Prompt: Recast every line of the items below as a Markdown table with the columns Row and Line, numbering the rows in order and leaving out blank lines.

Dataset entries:
== == ==
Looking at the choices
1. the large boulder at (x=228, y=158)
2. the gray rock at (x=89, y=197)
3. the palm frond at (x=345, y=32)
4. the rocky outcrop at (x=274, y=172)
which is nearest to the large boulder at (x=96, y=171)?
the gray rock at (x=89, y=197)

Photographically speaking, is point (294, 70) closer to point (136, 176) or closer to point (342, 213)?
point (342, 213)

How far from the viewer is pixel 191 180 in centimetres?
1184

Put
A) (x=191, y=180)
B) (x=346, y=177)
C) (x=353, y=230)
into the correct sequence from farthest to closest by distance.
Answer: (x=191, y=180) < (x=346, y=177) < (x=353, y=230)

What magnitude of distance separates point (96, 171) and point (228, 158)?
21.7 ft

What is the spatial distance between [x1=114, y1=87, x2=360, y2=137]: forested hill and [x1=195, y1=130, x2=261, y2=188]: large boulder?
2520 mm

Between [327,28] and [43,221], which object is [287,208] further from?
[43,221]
== == ==
Task solution:
| Row | Line |
|---|---|
| 1 | Looking at the choices |
| 2 | 1. the large boulder at (x=228, y=158) |
| 3 | 2. the gray rock at (x=89, y=197) |
| 4 | 3. the palm frond at (x=345, y=32) |
| 5 | 4. the rocky outcrop at (x=274, y=172) |
| 6 | which is nearest to the large boulder at (x=96, y=171)? |
| 7 | the gray rock at (x=89, y=197) |
| 8 | Photographically speaking, is point (294, 70) closer to point (136, 176) or closer to point (342, 213)? |
| 9 | point (342, 213) |
| 10 | How far from the viewer is pixel 191 180 in centimetres? |
| 11 | 1184 |
| 12 | Put |
| 13 | A) (x=191, y=180) |
| 14 | B) (x=346, y=177) |
| 15 | C) (x=353, y=230) |
| 16 | into the correct sequence from farthest to closest by distance. |
| 17 | Answer: (x=191, y=180) < (x=346, y=177) < (x=353, y=230) |
| 18 | What magnitude of distance separates point (96, 171) and point (228, 158)? |
| 19 | 21.7 ft |
| 20 | What is the spatial distance between [x1=114, y1=87, x2=360, y2=137]: forested hill and [x1=195, y1=130, x2=261, y2=188]: large boulder? |
| 21 | 2520 mm |
| 22 | Between [327,28] and [43,221], which object is [287,208] further from? |
| 23 | [43,221] |